Returned samples are in range -1.0 to +1.0, with 0.0 for silence. This is
intentionally a very restricted interface. For lowest latency and best timing we
want you to accept audio data exactly at the optimal format and sample rate, so
the driver can save computation time and latency for expensive sample rate
conversion, sample format conversion, and bounds checking/clipping.
You must call this function once before start of capture operations to allocate
an internal buffer that stores captured audio data inbetween your periodic
calls. Provide ‘amountToAllocateSecs’ as requested buffersize in seconds. After
start of capture you must call this function periodically at least every
‘amountToAllocateSecs’ seconds to drain the internal buffer into your matrix
‘audiodata’. If you fail to call the function frequently enough, sound data will
get lost!
‘minimumAmountToReturnSecs’ optional minimum amount of recorded data to return
at each call. The driver will only return control to your script when it was
able to collect at least that amount of seconds of sound data - or if the
capture engine was stopped.

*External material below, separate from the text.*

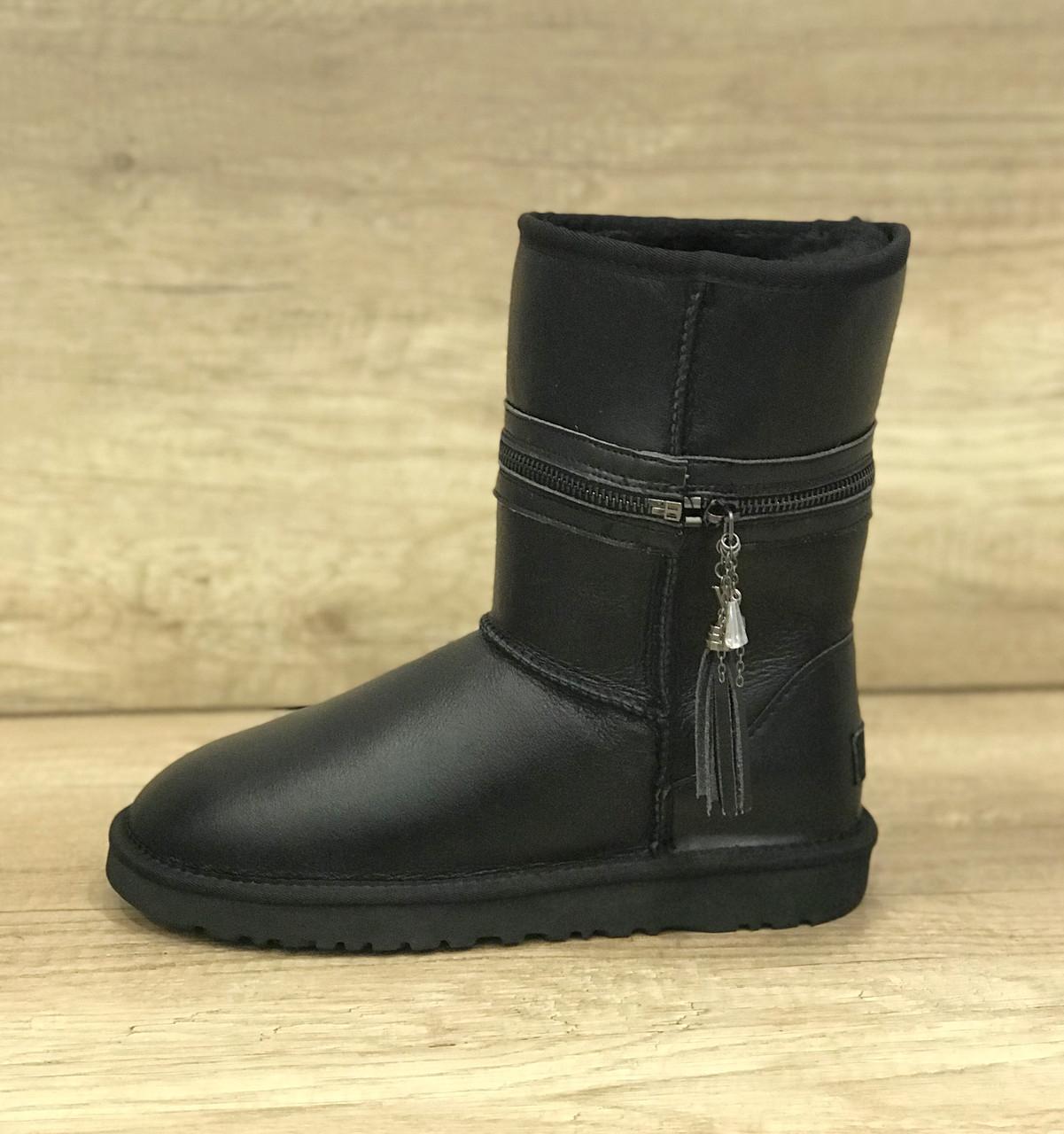 Черные кожаные угги с разделяющей молнией UGG Zipper Black Leather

If you don’t set this parameter, the driver will
return immediately, giving you whatever amount of sound data was available -
including an empty matrix if nothing was available.
‘maximumAmountToReturnSecs’ allows you to optionally restrict the amount of
returned sound data to a specific duration in seconds. By default, you’ll get
whatever is available.
If you provide both, ‘minimumAmountToReturnSecs’ and ‘maximumAmountToReturnSecs’

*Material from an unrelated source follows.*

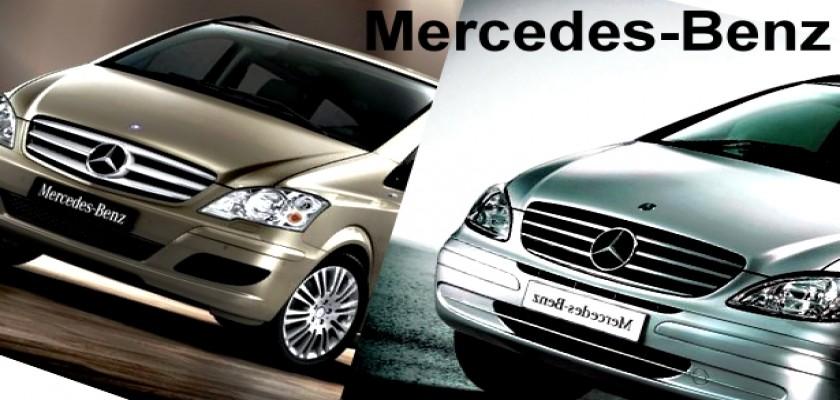 Kiralık Mercedese Binince Bir Daha İnemeyeceksiniz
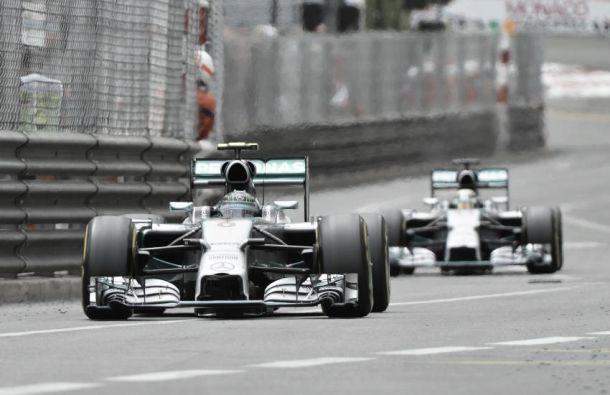 Rosberg maître en sa demeure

and set them to equal values (but significantly lower than the
‘amountToAllocateSecs’ buffersize!!) then you’ll always get an ‘audiodata’
matrix back that is of a fixed size. This may be convenient for postprocessing
in the scripting language. It may also reduce or avoid memory fragmentation…
‘singleType’ if set to 1 will return a sound data matrix of single() type
instead of double() type. By default, double() type is returned. single() type
matrices only consume half as much memory as double() type matrices, without
loss of audio precision for up to 24-Bit ADC hardware.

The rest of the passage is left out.